A premissa é simples, quase boba: Max, Lucas e Thor – três garotos de 12 anos – precisam substituir o drone destruído do pai de Max antes que ele perceba o estrago. Mas esse ponto de partida logo vira um turbilhão que envolve adolescentes mais velhos, traficantes, bonecas infláveis, policiais e até um pouco de existencialismo. Tudo isso sem que o trio realmente entenda o que está fazendo – o que é justamente o coração do filme: a confusão de crescer sem ter noção do que significa crescer.

Revendo o filme hoje, o que mais salta aos olhos não são apenas as situações absurdas ou o ritmo alucinante das cenas, mas a forma como ele trata a perda da inocência. Os três protagonistas, vividos com carisma por Jacob Tremblay, Keith L. Williams e Brady Noon, estão no limiar entre brincar de Nerf e tentar entender o que é “dar um beijo de língua”. E isso, por mais engraçado que soe, é genuinamente comovente.

Bons Meninos arranca risadas porque é cruelmente honesto. Mostra o quanto a pré-adolescência é um campo minado de descobertas precoces, amizades em transição e mal-entendidos sobre o mundo adulto. A sequência em que eles tentam vender “brinquedos” para conseguir dinheiro é grotesca e ao mesmo tempo singela. O mundo, aos olhos deles, ainda é um lugar cheio de significados mal explicados, o que torna tudo ainda mais engraçado – e mais humano.

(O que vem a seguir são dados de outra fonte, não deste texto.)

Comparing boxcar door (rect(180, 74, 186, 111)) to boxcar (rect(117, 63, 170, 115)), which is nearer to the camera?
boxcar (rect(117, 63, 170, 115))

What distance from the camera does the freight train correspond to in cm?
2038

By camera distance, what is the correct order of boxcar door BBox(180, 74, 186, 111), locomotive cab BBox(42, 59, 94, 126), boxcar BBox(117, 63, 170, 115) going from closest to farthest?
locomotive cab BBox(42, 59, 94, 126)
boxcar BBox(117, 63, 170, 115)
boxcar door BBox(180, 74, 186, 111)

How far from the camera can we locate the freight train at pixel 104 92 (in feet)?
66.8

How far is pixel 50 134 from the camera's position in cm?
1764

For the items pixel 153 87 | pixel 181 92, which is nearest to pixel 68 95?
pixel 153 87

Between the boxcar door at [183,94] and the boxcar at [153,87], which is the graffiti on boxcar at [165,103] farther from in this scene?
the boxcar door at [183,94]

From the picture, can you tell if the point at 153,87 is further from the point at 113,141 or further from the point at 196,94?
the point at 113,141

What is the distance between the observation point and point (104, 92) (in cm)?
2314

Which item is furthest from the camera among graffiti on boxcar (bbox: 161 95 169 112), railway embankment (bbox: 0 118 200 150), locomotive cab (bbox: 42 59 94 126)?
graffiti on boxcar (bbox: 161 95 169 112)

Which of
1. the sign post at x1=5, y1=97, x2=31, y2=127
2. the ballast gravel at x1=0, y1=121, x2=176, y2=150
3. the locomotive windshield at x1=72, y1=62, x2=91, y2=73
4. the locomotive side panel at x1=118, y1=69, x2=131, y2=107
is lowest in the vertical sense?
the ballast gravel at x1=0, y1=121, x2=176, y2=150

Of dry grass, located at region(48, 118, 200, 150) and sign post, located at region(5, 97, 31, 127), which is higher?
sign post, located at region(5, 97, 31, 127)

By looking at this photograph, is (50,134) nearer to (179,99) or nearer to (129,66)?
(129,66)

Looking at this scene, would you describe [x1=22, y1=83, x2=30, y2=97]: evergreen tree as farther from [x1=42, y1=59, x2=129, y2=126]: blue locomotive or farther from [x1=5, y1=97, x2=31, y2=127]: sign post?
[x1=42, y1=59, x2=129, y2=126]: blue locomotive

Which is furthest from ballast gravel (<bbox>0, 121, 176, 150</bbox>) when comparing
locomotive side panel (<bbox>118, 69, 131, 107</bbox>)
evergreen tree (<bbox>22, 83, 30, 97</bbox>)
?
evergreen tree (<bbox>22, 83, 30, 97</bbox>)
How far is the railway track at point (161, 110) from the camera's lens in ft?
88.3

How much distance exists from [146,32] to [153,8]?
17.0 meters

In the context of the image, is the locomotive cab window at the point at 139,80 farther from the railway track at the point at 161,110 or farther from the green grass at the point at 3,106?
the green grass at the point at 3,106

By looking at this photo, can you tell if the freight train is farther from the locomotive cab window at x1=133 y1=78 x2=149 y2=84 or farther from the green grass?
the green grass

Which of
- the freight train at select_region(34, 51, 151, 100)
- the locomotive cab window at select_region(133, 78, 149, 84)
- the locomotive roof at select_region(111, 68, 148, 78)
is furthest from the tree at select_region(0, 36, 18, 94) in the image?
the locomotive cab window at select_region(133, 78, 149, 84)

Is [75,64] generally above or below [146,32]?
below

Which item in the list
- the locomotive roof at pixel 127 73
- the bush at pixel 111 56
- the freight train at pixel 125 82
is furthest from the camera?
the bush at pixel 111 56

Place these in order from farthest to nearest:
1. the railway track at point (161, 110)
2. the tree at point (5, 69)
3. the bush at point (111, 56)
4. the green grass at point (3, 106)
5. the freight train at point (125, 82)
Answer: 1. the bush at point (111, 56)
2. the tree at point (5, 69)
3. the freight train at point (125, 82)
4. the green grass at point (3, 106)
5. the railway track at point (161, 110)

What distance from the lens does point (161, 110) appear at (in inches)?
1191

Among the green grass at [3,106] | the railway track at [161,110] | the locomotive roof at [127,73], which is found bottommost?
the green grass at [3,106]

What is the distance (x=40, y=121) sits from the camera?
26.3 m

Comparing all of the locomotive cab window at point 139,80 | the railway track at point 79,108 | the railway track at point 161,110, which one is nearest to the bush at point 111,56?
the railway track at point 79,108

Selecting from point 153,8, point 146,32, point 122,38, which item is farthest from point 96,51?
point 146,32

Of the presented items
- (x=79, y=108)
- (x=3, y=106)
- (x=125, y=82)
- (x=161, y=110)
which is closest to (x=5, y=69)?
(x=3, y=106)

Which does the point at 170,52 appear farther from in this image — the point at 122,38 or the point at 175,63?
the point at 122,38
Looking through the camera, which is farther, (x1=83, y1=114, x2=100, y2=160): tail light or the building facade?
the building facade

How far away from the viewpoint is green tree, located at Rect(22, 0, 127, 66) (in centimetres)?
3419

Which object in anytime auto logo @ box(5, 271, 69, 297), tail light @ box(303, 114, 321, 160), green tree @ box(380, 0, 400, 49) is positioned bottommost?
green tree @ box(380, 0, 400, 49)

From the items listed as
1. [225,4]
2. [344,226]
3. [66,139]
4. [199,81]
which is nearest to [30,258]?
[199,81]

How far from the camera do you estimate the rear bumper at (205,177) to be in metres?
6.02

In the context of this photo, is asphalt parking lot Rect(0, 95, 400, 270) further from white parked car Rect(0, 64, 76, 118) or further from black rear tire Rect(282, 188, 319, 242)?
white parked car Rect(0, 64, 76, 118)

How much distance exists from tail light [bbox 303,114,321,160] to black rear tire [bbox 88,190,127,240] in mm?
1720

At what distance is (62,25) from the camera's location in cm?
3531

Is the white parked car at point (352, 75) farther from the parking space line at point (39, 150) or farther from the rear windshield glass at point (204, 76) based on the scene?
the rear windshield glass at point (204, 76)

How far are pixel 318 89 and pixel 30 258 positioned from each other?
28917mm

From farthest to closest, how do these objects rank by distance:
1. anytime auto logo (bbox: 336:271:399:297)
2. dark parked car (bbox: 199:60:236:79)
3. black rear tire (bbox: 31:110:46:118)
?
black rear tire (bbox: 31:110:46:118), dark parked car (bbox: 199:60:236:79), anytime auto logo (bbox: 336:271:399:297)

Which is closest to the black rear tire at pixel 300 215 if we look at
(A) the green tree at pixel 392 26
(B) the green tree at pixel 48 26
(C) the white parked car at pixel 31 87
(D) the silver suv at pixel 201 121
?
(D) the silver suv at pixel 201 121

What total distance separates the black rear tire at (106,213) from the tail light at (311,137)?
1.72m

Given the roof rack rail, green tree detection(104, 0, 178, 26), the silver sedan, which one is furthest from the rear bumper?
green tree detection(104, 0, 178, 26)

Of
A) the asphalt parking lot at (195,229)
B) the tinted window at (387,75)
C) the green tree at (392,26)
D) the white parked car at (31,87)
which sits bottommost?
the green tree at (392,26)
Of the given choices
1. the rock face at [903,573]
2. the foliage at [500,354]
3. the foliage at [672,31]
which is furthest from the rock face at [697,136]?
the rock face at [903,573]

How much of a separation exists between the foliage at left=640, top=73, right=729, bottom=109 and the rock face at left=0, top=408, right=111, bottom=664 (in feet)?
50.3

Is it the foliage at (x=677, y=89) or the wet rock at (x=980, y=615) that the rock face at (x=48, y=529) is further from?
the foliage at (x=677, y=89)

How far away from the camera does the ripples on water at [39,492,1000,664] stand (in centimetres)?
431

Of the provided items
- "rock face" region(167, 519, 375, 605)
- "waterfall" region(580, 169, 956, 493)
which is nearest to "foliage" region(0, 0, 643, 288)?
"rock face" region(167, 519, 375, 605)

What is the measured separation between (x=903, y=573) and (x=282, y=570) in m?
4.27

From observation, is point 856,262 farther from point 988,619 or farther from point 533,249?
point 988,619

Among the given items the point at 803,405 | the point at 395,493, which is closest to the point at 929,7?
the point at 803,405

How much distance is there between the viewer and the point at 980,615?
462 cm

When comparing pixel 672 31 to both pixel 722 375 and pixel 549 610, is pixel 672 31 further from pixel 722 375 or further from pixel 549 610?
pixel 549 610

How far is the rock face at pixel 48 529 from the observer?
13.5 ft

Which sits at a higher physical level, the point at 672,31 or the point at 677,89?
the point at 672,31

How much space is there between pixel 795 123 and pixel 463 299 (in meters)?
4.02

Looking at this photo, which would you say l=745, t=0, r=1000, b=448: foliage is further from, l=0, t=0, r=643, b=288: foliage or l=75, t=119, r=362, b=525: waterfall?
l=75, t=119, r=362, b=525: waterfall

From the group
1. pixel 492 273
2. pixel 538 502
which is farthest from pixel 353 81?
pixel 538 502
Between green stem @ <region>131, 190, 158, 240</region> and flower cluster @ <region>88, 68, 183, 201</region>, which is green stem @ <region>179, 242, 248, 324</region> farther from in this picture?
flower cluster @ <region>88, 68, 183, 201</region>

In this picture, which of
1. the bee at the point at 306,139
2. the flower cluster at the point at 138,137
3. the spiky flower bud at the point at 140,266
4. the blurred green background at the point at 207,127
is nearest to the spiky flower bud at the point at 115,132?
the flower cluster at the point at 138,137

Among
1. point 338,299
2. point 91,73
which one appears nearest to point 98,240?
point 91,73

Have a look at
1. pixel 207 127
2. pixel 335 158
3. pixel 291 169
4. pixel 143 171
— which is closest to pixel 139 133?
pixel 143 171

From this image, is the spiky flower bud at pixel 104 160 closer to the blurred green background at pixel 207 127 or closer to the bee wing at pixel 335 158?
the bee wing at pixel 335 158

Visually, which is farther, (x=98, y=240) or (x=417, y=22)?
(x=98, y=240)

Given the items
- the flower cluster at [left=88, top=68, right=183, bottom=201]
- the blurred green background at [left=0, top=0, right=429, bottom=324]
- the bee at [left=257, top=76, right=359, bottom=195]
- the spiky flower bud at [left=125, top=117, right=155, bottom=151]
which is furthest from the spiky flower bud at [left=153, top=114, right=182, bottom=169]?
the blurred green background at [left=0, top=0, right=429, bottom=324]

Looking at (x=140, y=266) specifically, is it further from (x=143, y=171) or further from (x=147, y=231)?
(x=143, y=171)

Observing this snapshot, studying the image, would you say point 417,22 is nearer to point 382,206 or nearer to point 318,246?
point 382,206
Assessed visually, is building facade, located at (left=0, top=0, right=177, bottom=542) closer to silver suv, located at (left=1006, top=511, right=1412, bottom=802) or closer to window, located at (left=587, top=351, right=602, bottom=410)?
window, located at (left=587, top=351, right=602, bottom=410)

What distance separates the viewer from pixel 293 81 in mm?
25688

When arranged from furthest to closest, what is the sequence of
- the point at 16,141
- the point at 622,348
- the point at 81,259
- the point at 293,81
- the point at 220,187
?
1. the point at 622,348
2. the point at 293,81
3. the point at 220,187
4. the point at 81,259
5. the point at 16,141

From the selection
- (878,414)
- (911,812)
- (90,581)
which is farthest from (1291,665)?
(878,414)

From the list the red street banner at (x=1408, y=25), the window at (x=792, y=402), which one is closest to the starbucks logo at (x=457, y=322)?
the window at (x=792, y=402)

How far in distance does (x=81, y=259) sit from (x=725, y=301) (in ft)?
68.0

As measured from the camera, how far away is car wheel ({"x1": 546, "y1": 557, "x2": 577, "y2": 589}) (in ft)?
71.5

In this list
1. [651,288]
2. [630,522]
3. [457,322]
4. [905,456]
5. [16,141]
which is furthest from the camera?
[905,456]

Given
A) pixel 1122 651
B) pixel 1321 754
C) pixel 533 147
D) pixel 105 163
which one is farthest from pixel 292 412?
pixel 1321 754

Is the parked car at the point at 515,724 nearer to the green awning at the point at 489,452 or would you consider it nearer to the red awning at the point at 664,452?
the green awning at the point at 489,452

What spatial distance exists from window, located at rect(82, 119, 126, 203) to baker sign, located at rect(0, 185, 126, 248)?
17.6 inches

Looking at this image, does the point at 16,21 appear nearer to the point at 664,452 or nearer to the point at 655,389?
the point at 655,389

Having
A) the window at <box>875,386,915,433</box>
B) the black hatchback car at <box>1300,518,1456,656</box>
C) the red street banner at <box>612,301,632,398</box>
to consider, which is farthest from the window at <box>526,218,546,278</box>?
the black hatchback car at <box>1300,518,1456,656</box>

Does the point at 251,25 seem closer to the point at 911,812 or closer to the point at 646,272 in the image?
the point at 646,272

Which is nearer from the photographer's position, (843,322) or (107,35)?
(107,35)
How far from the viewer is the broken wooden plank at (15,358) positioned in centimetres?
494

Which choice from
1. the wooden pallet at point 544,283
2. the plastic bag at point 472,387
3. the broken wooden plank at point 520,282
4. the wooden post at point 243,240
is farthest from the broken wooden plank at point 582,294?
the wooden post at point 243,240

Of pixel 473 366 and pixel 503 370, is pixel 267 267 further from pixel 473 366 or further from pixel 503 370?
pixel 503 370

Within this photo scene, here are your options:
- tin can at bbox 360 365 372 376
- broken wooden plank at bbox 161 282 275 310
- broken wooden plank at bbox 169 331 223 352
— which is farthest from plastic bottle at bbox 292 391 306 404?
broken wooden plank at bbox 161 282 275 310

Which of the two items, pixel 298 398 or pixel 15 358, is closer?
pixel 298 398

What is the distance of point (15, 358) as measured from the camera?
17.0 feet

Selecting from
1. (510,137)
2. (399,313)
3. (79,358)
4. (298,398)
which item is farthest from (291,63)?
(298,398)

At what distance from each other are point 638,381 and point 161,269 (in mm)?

É claro que estamos falando de uma comédia de humor mais direto e classificação para maiores de 14, mas isso não impede o filme de ser absurdamente verdadeiro para todas as idades. E talvez esse seja seu maior mérito: não subestimar a inteligência de seus pequenos personagens nem do público que os assiste.

O roteiro é redondo, os diálogos têm timing afiado, e a trilha sonora embala muito bem as cenas mais insanas. O filme passou razoavelmente bem nos cinemas (com US$ 111 milhões de bilheteria mundial frente a um orçamento de US$ 20 milhões), mas ganhou uma segunda vida no streaming, onde parece ter encontrado um público ainda mais fiel – especialmente entre os que viveram (ou vivem) a angústia e a comicidade de ser um “pré-adolescente em crise”.

Não é um filme para ver com crianças – apesar dos protagonistas – e também não é uma comédia rasa para rir e esquecer. É o tipo de história que transforma a vergonha alheia em identificação. Que faz você lembrar do primeiro beijo, do primeiro fora, da primeira vez que você se deu conta de que não era mais criança. E rir disso tudo é quase terapêutico.

Bons Meninos não reinventa o gênero, mas entrega com competência e estilo um pedaço do que todos nós já fomos. E só por isso, já vale o play.